The researchers repeated their experiments in live mice injected with human prostate cancer cells that had grown tumours on their legs. The mice were injected with monocytes loaded with magnetic nanoparticles and a marker gene that would later indicate where the monocytes had penetrated. A magnet was applied near the tumour site. When the mice were dissected, the researchers assessed the concentration of magnetic monocytes in their tumours and other tissues, and compared these concentrations to what happened when a magnet was not applied or when the mice were injected with normal (i.e. non-magnetic) monocytes.
What were the results of the study?
The researchers found that the monocytes quickly and effectively absorbed the magnetic nanoparticles and were not negatively affected by them.
In the experimental model, the monocytes containing the magnetic nanoparticles were attracted to the magnetic field, and they concentrated towards the side of the culturing vessel to which a magnet was being held. The monocytes were able to cross the endothelial layer in the model and penetrate the tumour spheroids, suggesting that being magnetised did not affect this ability of the cells. Applying a magnet to the bottom of the chamber near the tumour-like balls increased the infiltration of the monocytes into the tumours.

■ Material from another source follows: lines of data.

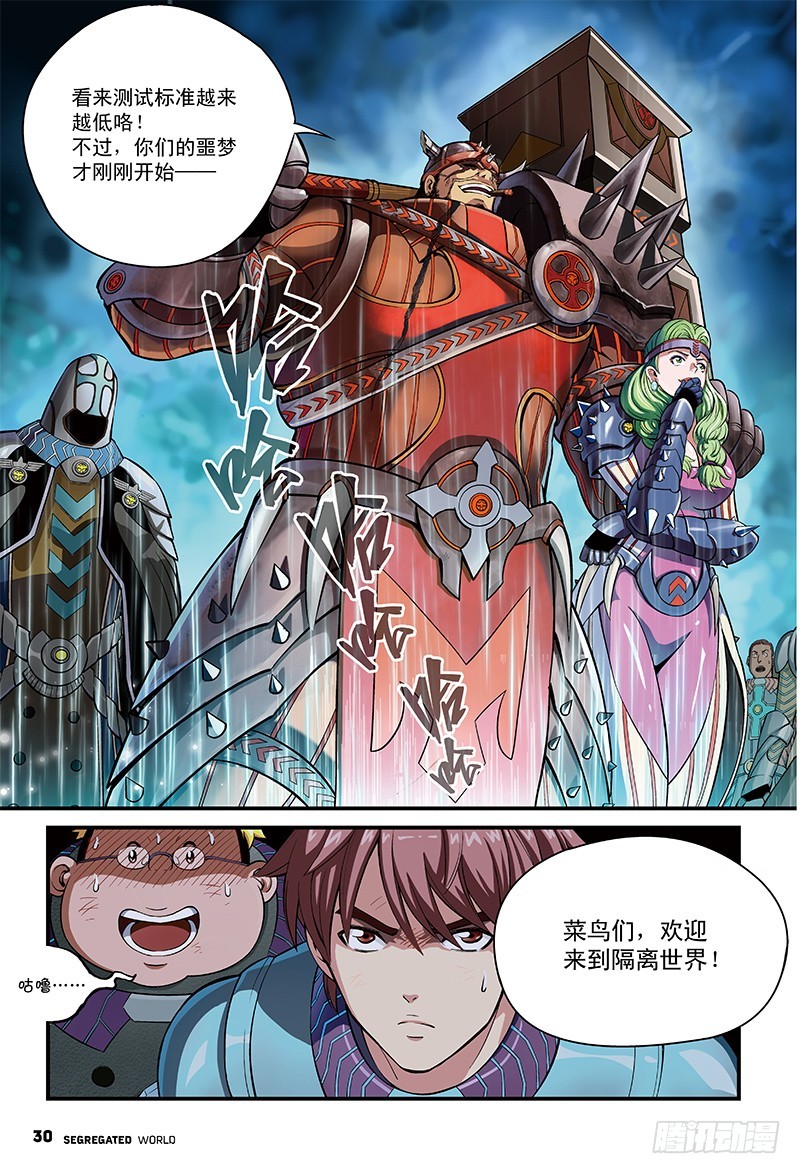 🍸隔离世界 停下来！肖藏锋-4 第6页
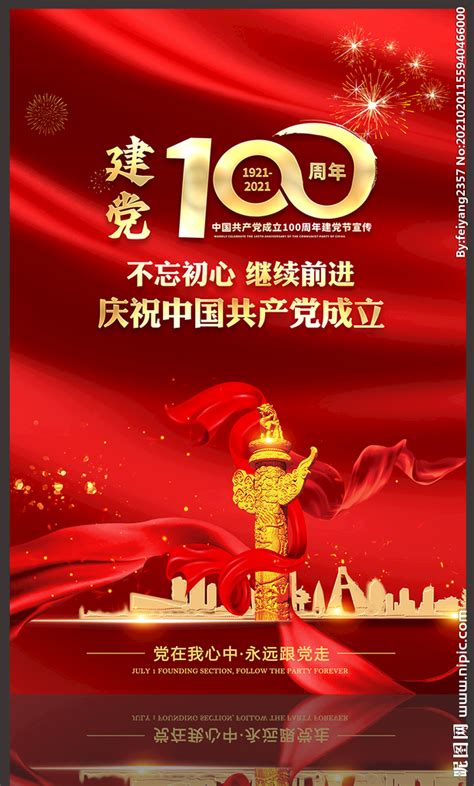 建党100周年设计图__广告设计_广告设计_设计图库_昵图网nipic.com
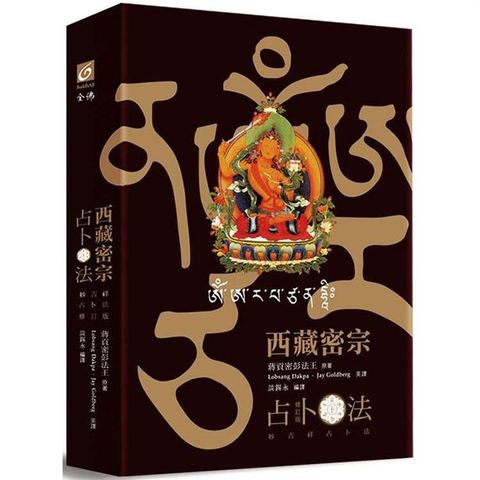 西藏密宗占卜法（修訂版）：妙吉祥占卜法（精裝書盒內燙金文殊咒輪+文殊咒字骰子+36張牌卡+文殊菩薩卡+專書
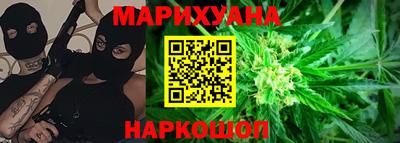 MESCALINE Кандалакша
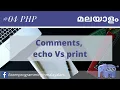 04 Comments echo Vs print Learn PHP Malayalam PHP Malayalam tutorials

The use of the magnet significantly increased the amount of monocytes penetrating the mouse tumours and large numbers of these were detected in the deep parts of the tumour (that have little circulation and are usually hard to target with drugs).
What interpretations did the researchers draw from these results?
The researchers conclude that they have described a new “magnetic” approach to enhancing the uptake of genetically modified cells by the target tissue.
They say that their new technology could be used to overcome the problem of “poor uptake of cell-based forms of gene therapy by diseased tissues like malignant tumours”.
What does the NHS Knowledge Service make of this study?
This study in mice will be of interest to the scientific community as it represents a potential new use for magnetic nanoparticles, i.e. to help deliver gene therapies to diseased tissues. However, until the findings are repeated in humans, it is difficult to say how relevant and how imminent such treatments may be.
The researchers say that the technology “could markedly improve the efficacy of cell-based gene delivery protocols”. The fact that human tumour cells were used may increase the relevance of the study’s findings and the chances of a practical application, but more will need to be done to see whether human monocytes behave in a similar way in the human body. As it stands, treatments using this method are a long way off.
The potential of this technology should not be underestimated and will no doubt be the subject of future research. The findings represent a step forward in the search for better, more targeted and therefore less toxic treatments for human cancers.